Ten Points That Contribute To a Successful Acquisition
1. Look for the right targets.
An acquirer is in the best position to offer competitive pricing when it can merge most, if not all, of the acquired business. This involves two separate/distinct valuation Issues – What is the target worth as a stand-alone entity? and, What is it worth to you, the acquirer? The difference is your negotiating space so, as an acquirer, you have to determine both numbers.
2. Keep in mind that both sides are selling something.
The seller is striving to put his best foot forward in order to get the best deal possible. While this involves “the price,” it almost always includes a number of issues of personal importance –items of equal, and occasionally even more important than, “the price.” So, listen and examine carefully.
As a buyer, you too are selling. Obviously you have strengths but the challenge is to identify and present those strengths that are important to the target. – Tailor your presentation to the specific target. What does he/she really want?

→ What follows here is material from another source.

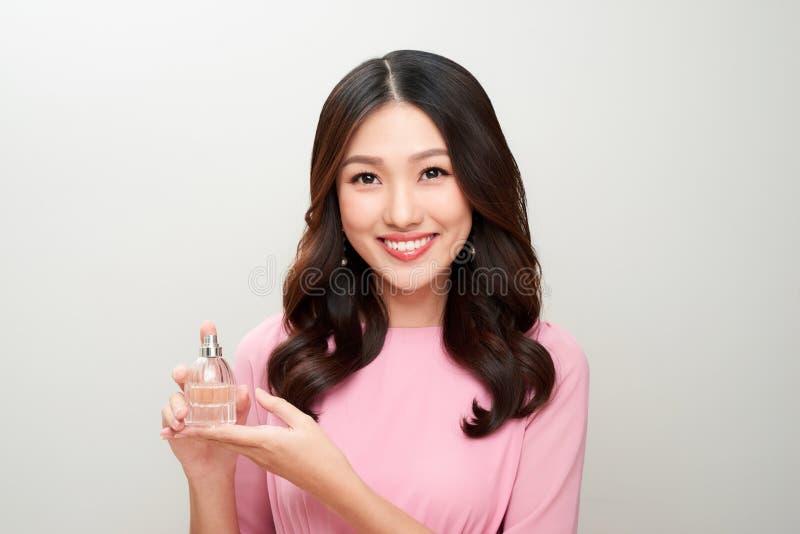 拿着香水瓶和应用它的美丽的亚裔妇女 免版税库存照片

Can you determine his/her “wish list” and respond to it?
3. NEVER ignore the Balance Sheet.
Even if you are “ONLY buying the target’s assets” do not ignore its balance sheet. The balance sheet of every privately held business can tell you a lot about the agency’s culture. Such things as the Owner’s style; special treatment of employees; his/her sales philosophy. For example; i) Do Accounts Receivable indicate that he is financing his major accounts? You want to know whoowes the agency not simply how much; ii) Can key employees borrow money for special needs often on favorable terms? Are you willing to continue these and other personnel practices?
4. Know what is in each account.
The format of all agency financial statements is somewhat similar. The substance can vary dramatically. You may know what is in each account in your agency but don’t presume that income and expense items appear similarly in your target’s statements. If you are going to develop an accurate assessment of both the stand-alone value of your target and your own expected benefits from acquisition and merger, you need to know what is in each account and how and when it gets posted there.
Once a deal is in sight, start planning for the post-closing period.
5. Many acquirers actually hurt their chances for success by not spending as much time on planning for the post-closing integration as on negotiating price and terms. Critical time and cost is involved in each of the following areas:
- Resolving differences in personnel practices especially compensation, titles and reporting relationships.
- Who, How and When will you contact Key accounts; all accounts?
- Who will lead the merging of all financial and operating data processing Systems?
6. Prior to the closing it is often important to initiate fulfilment of certain important requirements – particularly if the transaction is being structured as a purchase of assets. Will new non-competition /non-solicitation covenants be required? Will new contracts with markets be required? If several staff are to be terminated, who and when will this be accomplished?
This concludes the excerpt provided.